Not to take too much away from the Wolverines. They were as much responsible for those turnovers as Notre Dame. Also, the Wolverines dominated the line of scrimmage on both sides of the ball. While Notre Dame's defense did enough to keep the Irish in the game, the Wolverine's pressure took our offense out of the game.

So now what? Brady's confidence is shattered; he was responsible for 4 of the team's 5 turnovers. Samardzija got completely shut down by Leon Hall, and has become an afterthought in the All-America race at receiver. Rhema McKnight played an embarrassing game in which he dropped far too many balls, and gave up on plays that could have changed the game; he spent all day worrying about getting injured rather than worrying about how to help his team win the game. Our defense played a solid game, but also displayed the lack of discipline that burned us against Ohio State last year (exhibit 1: Mario Manningham's 69-yard TD reception where he broke free from everyone, getting a 10 yard cushion all the way to the endzone). Darius Walker was ignored by Coach Weis, and rushed for only 25 yards. Which brings me to Coach Weis.

Coach Weis has been outcoached before (Tressel in the Fiesta Bowl), and has been matched several times (Carrol, Carr, Smith). But this is the first time that Weis has looked completely lost. He did not have his team ready, and did not have any focus. He never had his team in position to win the game, and did not make any significant adjustments on offense. He looked like Willingham, stubbornly sticking to the game plan that he came into the game with. While I'm not ready to jump off the Weis bandwagon yet (he is still a better recruiter and representative of the university than Willingham or Davie), I do think that he needs to make some major adjustments to his coaching style.

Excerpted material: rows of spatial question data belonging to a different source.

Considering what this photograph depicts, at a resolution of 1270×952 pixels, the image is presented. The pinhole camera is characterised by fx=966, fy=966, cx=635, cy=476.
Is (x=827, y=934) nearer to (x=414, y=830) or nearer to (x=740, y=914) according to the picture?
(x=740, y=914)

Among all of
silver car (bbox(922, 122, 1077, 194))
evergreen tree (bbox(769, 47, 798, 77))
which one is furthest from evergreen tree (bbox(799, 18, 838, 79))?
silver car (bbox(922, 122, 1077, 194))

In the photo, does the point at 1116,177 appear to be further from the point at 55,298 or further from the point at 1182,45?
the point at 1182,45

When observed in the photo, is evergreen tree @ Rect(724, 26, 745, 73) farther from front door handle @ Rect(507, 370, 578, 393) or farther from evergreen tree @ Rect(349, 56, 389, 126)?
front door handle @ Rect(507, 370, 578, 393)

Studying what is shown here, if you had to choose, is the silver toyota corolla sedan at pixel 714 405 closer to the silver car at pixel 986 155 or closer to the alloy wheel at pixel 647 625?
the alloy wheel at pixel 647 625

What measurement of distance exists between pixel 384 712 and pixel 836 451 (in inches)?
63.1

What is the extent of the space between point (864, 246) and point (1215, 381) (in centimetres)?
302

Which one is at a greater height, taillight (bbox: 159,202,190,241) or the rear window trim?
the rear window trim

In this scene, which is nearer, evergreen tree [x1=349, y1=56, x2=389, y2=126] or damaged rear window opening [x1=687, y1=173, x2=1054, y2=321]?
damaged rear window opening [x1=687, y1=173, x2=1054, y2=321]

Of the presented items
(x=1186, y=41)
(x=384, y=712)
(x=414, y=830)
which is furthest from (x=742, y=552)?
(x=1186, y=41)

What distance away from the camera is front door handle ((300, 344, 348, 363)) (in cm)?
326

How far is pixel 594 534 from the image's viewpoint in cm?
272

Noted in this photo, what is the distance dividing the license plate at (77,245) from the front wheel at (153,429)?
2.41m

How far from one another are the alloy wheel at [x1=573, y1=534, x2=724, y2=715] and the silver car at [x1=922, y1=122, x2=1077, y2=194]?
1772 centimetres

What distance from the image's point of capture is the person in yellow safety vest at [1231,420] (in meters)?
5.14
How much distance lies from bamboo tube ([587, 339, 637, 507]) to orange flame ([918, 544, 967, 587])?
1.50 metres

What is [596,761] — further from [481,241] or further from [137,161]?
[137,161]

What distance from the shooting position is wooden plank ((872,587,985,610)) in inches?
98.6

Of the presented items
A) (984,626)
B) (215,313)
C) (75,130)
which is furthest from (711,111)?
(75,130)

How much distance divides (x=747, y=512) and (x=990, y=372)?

Weis is still an NFL coach. In the NFL, a loss like this doesn't really matter. In fact, every team in the NFL loses at least one game every year (no perfect records since 1983). A loss isn't the end of the season, as all you need to do is be good enough to make it into the playoffs. And once you are in the playoffs, you just need to get on a roll. There is no playoff system in college football, and one loss like this destroys any chance at winning a National Championship.

Weis also hasn't figured out how to coach his team at home. Weis is still undefeated on the road (6-0), but an unimpressive 5-4 at home or neutral sites. I'm not sure what he is doing wrong, but something has got to give.

Final game note: I really do hate to complain about referees (as I say for the third straight week), but has anyone ever heard of a kickoff team get called for a block in the back? Kick teams aren't blocking anybody, they are trying to shed blocks.

Block in the back against the kicking team? Give me a break.

One highlight from the weekend: seeing Jerome Bettis at the pep rally and getting this great picture during pre-game in the stadium:

Once again, the tailgating yesterday was a lot of fun. Thanks again to the Stoltes for setting up the tailgate. And a big thank you to my beautiful wife Becky, for coming out to tailgate with me. It made the loss much easier to swallow.